EXCERPTED TEXT

If you had to build a probabilistic streamflow forecasting chain from scratch, what components would you pick up?
Contributed by Joseph Bellier
Take a meteorological ensemble, use it as input of a hydrological model, but then what? There are many ways to improve a forecasting chain, but which upgrade is going to be the most beneficial? We recently published a paper in which we “play” with a modular forecasting chain, by adding/removing various components and verifying how skillful the streamflow forecasts are. Here are some outputs.
The ensemble approach, in its wider definition (not only meteorological ensemble forecasting), is an elegant way to generate probabilistic forecasts. It “samples” within what’s uncertain (initial conditions, model parameters and structure, etc.), to then generate simulations based on equations that simulate physical processes. It results in probabilistic predictions whose uncertainty is “dynamic”, in the sense that it is specific to each forecast case. And that’s what decision makers like.
But generating ensemble streamflow predictions that are reliable requires to combine various ensemble techniques that tackle all the main sources of uncertainty. For instance, I remember the study of Thiboult et al. (2016), who combined meteorological ensembles, hydrological data assimilation (to provide an ensemble of initial model states) and a hydrological multi-model, to generate streamflow forecasts with 50,000 members. While this is highly interesting from a science perspective, it still seems unaffordable for most operational forecasting centers.
This is where statistical corrections come into play. For us hydrologists, we usually refer to pre-processing and post-processing the correction of the meteorological forecasts and of the streamflow forecasts, respectively. I like to see the pre-processing as an “amplifier” of the meteorological signal, to make sure it is strong enough to pass through the hydrological model, and the post-processing as a “last chance” correction that ensures the reliability of the output streamflow forecasts (treating the hydrological uncertainty mostly, but also any other source of uncertainty that remains).

TO DO
1) In the piece on streamflow forecasting, how many members did the streamflow forecasts in the Thiboult et al. (2016) study have?
2) Continue the piece on streamflow forecasting, picking up after its final sentence.

[Spatial reasoning question data]
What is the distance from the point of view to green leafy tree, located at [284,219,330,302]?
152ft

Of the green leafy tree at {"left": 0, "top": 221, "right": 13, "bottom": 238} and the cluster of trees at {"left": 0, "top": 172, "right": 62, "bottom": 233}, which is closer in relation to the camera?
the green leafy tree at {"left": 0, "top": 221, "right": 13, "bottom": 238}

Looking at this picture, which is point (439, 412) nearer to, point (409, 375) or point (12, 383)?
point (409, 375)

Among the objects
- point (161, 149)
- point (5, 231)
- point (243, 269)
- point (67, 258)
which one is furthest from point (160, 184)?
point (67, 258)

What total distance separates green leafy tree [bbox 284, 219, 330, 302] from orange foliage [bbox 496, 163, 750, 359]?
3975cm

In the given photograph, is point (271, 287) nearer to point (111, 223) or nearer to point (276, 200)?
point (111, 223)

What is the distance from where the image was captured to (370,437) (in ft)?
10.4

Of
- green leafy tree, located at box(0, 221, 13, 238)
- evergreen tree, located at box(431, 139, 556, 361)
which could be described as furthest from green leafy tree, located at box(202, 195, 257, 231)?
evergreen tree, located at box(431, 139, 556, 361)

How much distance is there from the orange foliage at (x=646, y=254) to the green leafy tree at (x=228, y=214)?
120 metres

ANSWER LIST
1) 50,000 members.

2)
A pragmatic approach to obtain good streamflow forecasts is therefore to combine ensemble-based techniques with statistical corrections. But each of these components has a cost, which can be financial (access to meteorological forecasts), scientific (skills required to develop the algorithms and ensure their support), or computational (resources for running ensemble simulations), so being able to prioritize their development is highly valuable.
In a paper that we (G. Bontron, I. Zin, and myself) recently published, entitled Selecting components in a probabilistic hydrological forecasting chain: the benefits of an integrated evaluation, we start from a “baseline” forecasting chain, which simply comprises a meteorological ensemble (the ECMWF) and a hydrological model (GRP), and we gradually introduce more sophisticated components, either based on the ensemble approach (meteorological grand ensemble, hydrological multi-model) or on statistical corrections (pre-processing, post-processing).
We evaluated the streamflow forecasts obtained with the 3 x 2 x 2 x 2 = 24 possible combinations of components, on 6 basins located on the French upper Rhone River, and using a variety of metrics.
First of all, it has been comforting to see that at each stage of the chain it was always the most sophisticated component that gave the best results on streamflow, no matter how complex the rest of the chain was. In other words, it means that modelers can work on their own to improve a specific component (e.g., a pre-processing), and it will most likely be beneficial on the final streamflow forecasts.
But then, we wanted to study some specific questions that are of interest for someone who wants to build a forecasting chain from scratch.
For instance, there is strong debate in the hydrological forecasting community about the need of two statistical corrections. In 2015, M-A Boucher wrote a blog post whose title was “Pre-, post-processing, or both?”. She mentioned several papers (Kang et al. 2010; Verkade et al., 2013; Zalachori et al., 2012) that had investigated the issue, and they were all concluding that the benefit of pre-processing vanishes almost entirely after post-processing is applied.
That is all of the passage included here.